Anannas Mhoramba is one of those dishes which instantly transports me to my childhood home in Donald House, Colaba. My grandmother from Bhatkal made the best mhoramba. Not too sweet and not too sour. Best eaten with warm chapattis! I remember using my fingers to wipe the plate of any traces and then licking them clean. It was that good! As kids we used to spread it on chapattis, roll and pack it for a school snack.
Its been decades since I had any good mhoramba. A few weeks ago, one of my aunts asked for a recipe and that got me thinking: why not make it myself. Actually I had tried it several times in the past here in the US. The pineapples here are just too sour and if you add too much sugar, the whole thing carmelizes and you’ll need an axe to hack it.
Finally a stoke of genius – BTW, I get about a 100 of these per day 😉 Why not try it with Canned Pineapples? I put together a recipe and it worked just great. Lets just say, I don’t complain about dinner anymore – I just reach for the chapattis and mhoramba, breakfast, lunch, dinner, or even for a snack. It is not to runny and not to dense. Not too sugary – when it zings the teeth; and not too sour. Heaven! Svarga! this must be it. Since I am not a sadist, I am including a simple recipe as well. Try it and let me know what you think.
- 1 medium can (375 -450 gms) of crushed Pineapple in its own juice (not “in syrup”).
- 1 medium can of Pineapple “chunks” in its own juice.
- Open the cans and pour out about half of the juice.
- Pour remaining in a medium non-stick saucepan (saves you the cleaning)
- Add two cups of sugar on top – don’t have to worry about mixing it.
- Simmer for about 45 minutes. You should just see some bubbling.
- Use a wooden spatula and stir if you want to feel involved and hard working. I just twirl the saucepan. Its not going to burn because the heat is on very low.
- Separately use a mortar and pestle to crush about 20 seeds of cardamon (elaichi; the seeds from about three cloves, peeled). Add to the simmering stuff.
- Add three cinnamon sticks broken in half
- About ten strands of kesar (saffron)
- A fifth of a nutmeg freshly grated straight into the pot. Be careful – some folks find this too strong.
- Let it simmer for another 45 minutes, with gentle mixing or twirling. You should see the color change to a light brown and the pineapples condensed to about half.

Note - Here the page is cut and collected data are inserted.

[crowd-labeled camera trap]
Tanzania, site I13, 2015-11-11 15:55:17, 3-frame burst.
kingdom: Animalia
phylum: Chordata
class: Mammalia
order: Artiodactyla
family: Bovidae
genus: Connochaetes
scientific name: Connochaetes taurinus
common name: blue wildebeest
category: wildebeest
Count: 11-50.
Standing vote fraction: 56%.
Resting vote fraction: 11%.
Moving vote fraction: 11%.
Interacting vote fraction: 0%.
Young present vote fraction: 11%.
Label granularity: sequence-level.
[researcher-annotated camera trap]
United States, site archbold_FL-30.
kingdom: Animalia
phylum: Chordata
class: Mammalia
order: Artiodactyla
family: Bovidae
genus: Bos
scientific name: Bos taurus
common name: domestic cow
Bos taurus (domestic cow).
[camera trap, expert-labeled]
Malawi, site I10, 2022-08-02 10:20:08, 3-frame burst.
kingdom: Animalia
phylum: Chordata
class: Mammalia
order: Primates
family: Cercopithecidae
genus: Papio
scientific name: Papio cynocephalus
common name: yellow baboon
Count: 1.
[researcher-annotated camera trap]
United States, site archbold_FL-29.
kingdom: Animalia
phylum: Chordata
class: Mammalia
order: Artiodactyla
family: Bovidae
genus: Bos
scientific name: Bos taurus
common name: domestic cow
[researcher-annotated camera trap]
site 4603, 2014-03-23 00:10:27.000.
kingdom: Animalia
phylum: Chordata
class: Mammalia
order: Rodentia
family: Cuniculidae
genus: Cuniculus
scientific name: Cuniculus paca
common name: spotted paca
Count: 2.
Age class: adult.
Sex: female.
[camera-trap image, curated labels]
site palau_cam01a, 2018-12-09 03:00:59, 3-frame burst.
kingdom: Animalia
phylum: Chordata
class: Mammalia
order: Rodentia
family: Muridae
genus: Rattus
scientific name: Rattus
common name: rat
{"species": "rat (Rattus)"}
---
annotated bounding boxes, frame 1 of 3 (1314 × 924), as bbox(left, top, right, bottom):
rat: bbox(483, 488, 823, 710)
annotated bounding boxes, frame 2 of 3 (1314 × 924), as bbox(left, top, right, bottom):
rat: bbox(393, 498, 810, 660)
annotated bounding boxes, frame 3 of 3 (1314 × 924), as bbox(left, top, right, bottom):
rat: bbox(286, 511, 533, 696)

You can let it simmer for a little bit longer if you want it a bit thicker.
That’s it! You did it!
If you made it, you get to try it out when it is still warm. If you don’t have chapattis, try it with whole wheat bread. Yumm!
I spoon it to a clean jar when it is still warm, allow to cool on the counter overnight and then cap tightly. No need to refrigerate – we always leave it in the pantry. If you are doing the cleanup, count your blessings. You get to lick the spoon clean.
By mixing the crushed and chunks of pineapple, I get a nice mix of spreadable mush and some chunks.
Any comments, or suggestions for improvements, or what to eat it with are always welcome.